**Assigned task**
All of the data should be output character for character, except the pictures.

**Data extracts**
··········

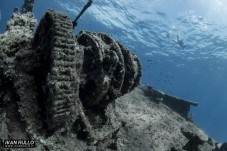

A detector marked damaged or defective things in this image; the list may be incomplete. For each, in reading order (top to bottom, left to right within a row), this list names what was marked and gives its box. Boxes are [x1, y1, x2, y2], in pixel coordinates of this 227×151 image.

corroded gear wheel [31, 9, 78, 130]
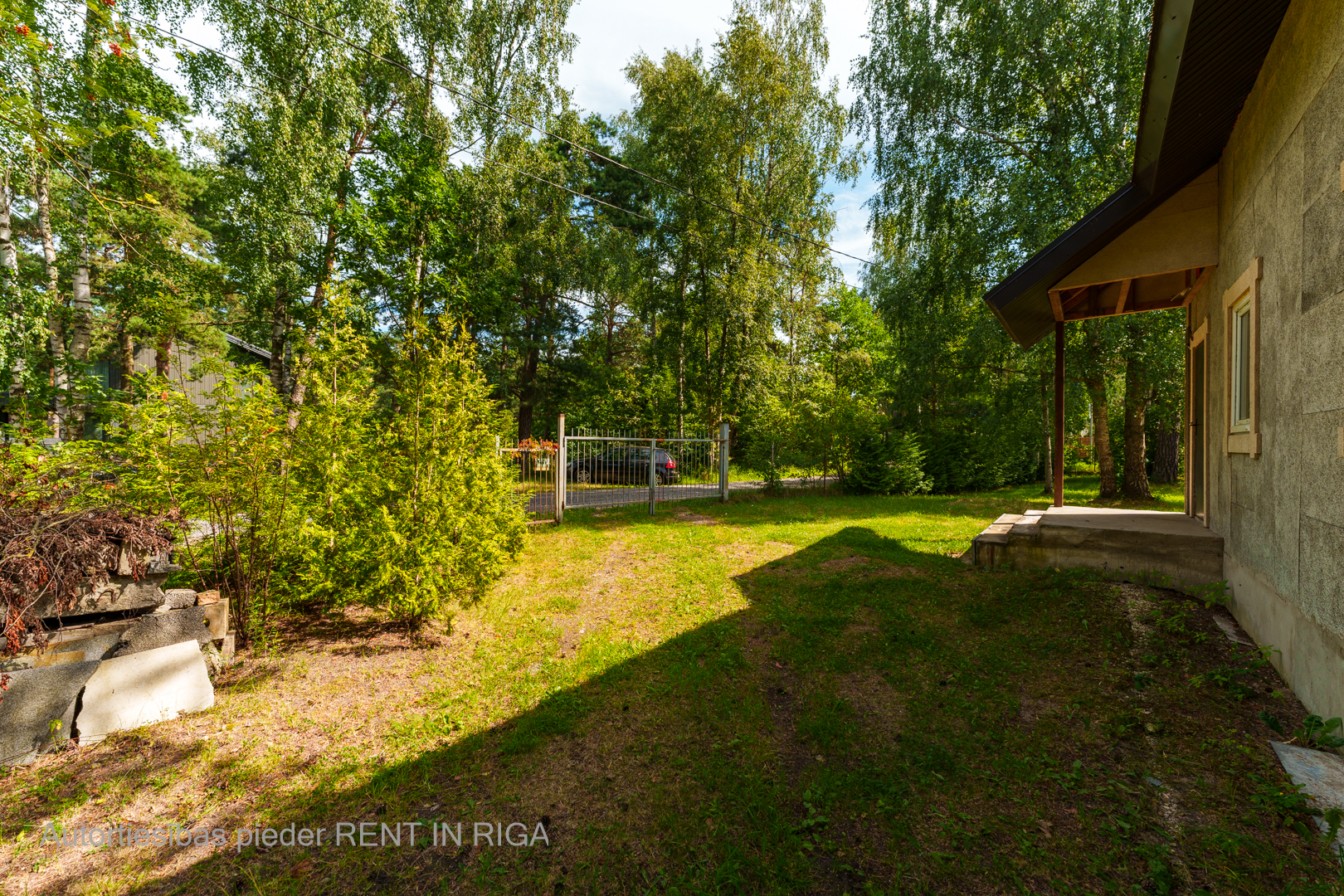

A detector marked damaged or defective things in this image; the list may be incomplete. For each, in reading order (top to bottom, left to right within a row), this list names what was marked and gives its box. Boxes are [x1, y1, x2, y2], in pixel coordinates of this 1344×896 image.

broken concrete piece [111, 606, 213, 655]
broken concrete piece [156, 591, 196, 612]
broken concrete piece [202, 599, 228, 641]
broken concrete piece [0, 663, 100, 768]
broken concrete piece [74, 641, 212, 747]
broken concrete piece [1269, 741, 1344, 854]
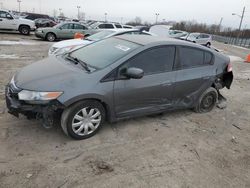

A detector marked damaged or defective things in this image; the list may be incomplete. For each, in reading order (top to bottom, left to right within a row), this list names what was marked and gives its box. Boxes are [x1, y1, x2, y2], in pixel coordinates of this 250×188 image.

damaged front bumper [5, 85, 64, 128]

··········

**Result of the exercise**
A detector marked damaged or defective things in this image; the list may be incomplete. For each, in reading order (top to bottom, left to right within a row), this list names what was marked and gives its box. Boxes are [x1, y1, x2, y2], in pixel coordinates of this 227×151 image.

corroded gear wheel [31, 9, 78, 130]

A detector marked damaged or defective things in this image; the list may be incomplete. For each, in reading order (top to bottom, left to right within a row), this list names what was marked and gives its box. Boxes are [x1, y1, x2, y2], in pixel coordinates of this 1344×896 image.

broken concrete piece [111, 606, 213, 655]
broken concrete piece [156, 591, 196, 612]
broken concrete piece [202, 599, 228, 641]
broken concrete piece [0, 663, 100, 768]
broken concrete piece [74, 641, 212, 747]
broken concrete piece [1269, 741, 1344, 854]

A detector marked damaged or defective things in this image; the list may be incomplete. For each, in reading order (top to bottom, left to right within a row), this list names what was marked and gives its box. Boxes are [x1, y1, x2, y2], in pixel coordinates of this 250×188 image.

damaged front bumper [5, 85, 64, 128]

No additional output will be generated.